=== Section Start ===

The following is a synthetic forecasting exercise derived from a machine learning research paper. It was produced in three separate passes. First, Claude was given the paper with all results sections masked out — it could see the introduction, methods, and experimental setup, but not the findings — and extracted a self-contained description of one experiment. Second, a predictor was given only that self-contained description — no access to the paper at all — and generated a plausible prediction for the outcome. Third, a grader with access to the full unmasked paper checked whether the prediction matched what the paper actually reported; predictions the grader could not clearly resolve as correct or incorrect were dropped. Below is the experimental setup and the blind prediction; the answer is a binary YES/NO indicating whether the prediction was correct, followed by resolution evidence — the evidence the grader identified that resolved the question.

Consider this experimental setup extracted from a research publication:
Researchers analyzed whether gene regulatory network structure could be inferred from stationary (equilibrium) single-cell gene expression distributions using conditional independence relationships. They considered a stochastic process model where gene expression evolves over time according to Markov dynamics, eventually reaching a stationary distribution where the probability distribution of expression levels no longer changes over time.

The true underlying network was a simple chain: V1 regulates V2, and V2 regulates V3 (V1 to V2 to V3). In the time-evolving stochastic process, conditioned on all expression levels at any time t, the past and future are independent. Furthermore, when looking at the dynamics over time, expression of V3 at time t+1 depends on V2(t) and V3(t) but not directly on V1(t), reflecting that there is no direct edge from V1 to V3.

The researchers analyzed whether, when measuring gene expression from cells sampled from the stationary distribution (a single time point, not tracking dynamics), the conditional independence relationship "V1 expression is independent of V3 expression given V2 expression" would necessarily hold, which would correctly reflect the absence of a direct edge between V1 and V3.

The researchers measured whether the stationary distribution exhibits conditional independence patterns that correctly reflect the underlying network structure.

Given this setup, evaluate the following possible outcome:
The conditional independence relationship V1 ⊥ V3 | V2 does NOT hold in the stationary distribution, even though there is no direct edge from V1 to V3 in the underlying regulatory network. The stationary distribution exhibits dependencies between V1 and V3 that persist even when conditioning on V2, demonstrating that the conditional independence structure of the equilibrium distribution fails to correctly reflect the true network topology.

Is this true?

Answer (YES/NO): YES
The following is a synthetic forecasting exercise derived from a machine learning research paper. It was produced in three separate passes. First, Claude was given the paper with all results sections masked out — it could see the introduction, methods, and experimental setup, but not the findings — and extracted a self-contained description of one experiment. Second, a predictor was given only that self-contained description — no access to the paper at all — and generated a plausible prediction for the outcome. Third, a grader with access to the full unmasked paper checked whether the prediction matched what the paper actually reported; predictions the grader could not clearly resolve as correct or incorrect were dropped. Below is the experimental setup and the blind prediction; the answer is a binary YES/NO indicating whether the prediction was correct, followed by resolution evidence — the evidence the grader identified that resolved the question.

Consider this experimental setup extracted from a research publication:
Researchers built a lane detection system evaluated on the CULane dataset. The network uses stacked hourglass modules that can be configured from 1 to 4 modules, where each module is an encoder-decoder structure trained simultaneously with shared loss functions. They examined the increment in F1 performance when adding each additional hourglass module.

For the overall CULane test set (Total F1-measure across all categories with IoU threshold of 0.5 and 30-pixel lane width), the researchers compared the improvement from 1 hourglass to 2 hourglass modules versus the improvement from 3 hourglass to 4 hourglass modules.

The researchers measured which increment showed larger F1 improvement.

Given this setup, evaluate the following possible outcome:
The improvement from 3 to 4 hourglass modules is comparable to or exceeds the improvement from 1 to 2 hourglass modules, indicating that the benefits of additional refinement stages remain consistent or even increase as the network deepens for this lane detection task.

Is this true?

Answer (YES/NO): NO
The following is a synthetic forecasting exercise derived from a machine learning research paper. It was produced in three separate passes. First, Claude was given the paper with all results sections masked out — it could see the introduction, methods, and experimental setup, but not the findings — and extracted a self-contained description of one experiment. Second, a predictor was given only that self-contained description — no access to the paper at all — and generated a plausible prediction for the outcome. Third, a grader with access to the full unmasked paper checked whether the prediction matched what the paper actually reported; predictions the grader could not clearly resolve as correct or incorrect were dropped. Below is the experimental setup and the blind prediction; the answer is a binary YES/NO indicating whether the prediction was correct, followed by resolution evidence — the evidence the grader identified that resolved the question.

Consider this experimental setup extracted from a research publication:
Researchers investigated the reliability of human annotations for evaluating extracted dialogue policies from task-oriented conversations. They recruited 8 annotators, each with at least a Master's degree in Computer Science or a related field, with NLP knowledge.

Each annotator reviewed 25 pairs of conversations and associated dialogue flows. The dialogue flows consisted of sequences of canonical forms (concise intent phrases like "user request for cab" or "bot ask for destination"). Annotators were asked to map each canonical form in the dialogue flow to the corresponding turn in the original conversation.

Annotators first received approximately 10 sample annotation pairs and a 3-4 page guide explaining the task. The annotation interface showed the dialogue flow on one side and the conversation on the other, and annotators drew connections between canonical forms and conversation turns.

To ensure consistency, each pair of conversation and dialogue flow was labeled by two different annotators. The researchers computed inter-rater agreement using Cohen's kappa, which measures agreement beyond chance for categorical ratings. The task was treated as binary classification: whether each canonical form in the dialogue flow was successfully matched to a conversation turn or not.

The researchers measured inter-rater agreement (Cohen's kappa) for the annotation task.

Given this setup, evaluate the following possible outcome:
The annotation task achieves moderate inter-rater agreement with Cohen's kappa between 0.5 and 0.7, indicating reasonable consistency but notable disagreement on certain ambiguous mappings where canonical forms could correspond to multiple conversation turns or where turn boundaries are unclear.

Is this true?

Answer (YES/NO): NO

=== Section End ===

• Task statement
Using the listing above, show each line with the word "improvement" in it.

• Exercise result
For the overall CULane test set (Total F1-measure across all categories with IoU threshold of 0.5 and 30-pixel lane width), the researchers compared the improvement from 1 hourglass to 2 hourglass modules versus the improvement from 3 hourglass to 4 hourglass modules.
The researchers measured which increment showed larger F1 improvement.
The improvement from 3 to 4 hourglass modules is comparable to or exceeds the improvement from 1 to 2 hourglass modules, indicating that the benefits of additional refinement stages remain consistent or even increase as the network deepens for this lane detection task.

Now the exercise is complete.